Reputation: 3199
I created a VPC with private and public subnets on AWS. After trying quite a few times, the only way I could SSH onto the private machine was via a node on the public subnet (and using ssh -A). Now, my doubt is: is there no other way of ssh-ing onto the private node? Isn't it public to the creators of the node?
I am unable to wrap my head around why even the people who created that node in the private subnet cannot log into it (unless, I can and I don't know yet)?
And if it's true that the only way to ssh into it is via the bastion node, then, how do I RDP onto a Windows machine on the private subnet? Is the only way to do it is have a windows machine on the public subnet and use that to RDP onto the private one?
Thanks!
Upvotes: 0
Views: 721
Reputation: 36073
The purpose of a private subnet is to protect it from the outside world. But the cost of this protection is the restrictions required.

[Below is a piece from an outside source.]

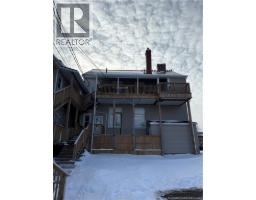 15 Main Street, St George, NB E5C3H9 Photo 6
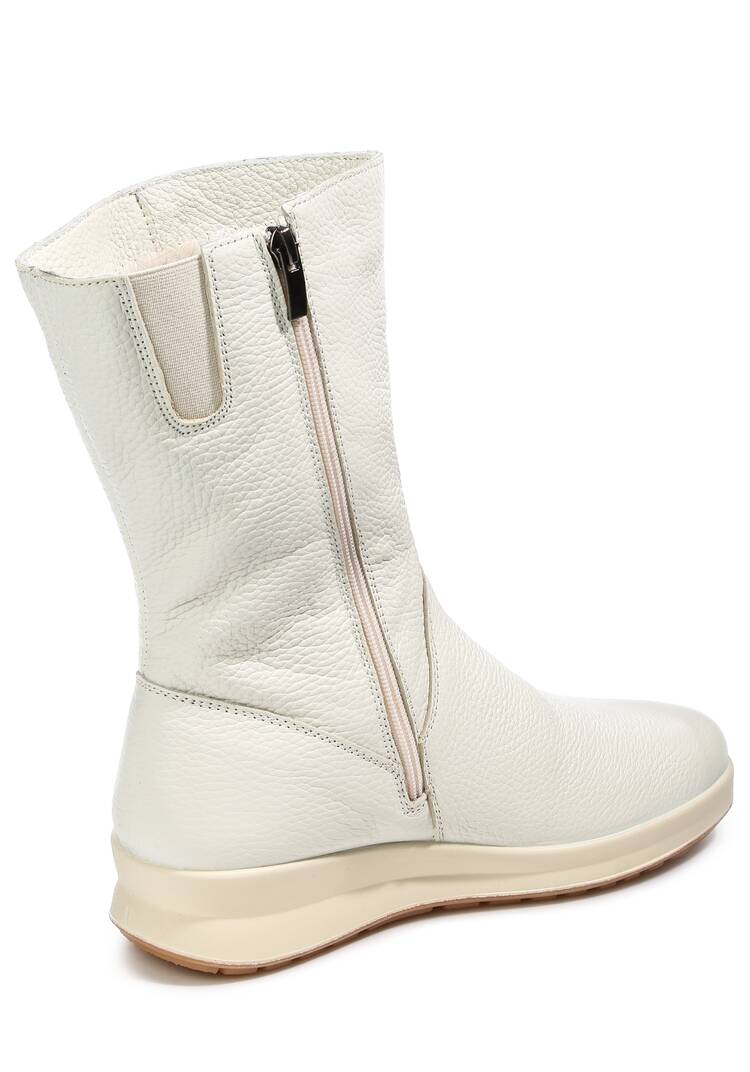 Полусапоги женские Джоли шир.  750, рис. 16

In order to access a node/instance on a private subnet, you must go through a node/instance on a public subnet. There's no way around that. Otherwise, it's not private, and hence, not protected.
To RDP to a Windows instance in a private subnet, you do not need a Windows instance in a public subnet. In fact, it may be easier to use a Linux instance in a public subnet:
For example, if your Windows instance has IP 10.0.0.4, then you can create an SSH tunnel that will tunnel localhost:13389 to 10.0.0.4:3389. Then, when you RDP to "localhost:13389", your SSH client will forward that connection to the bastion, which will in turn forward it to your Windows instance.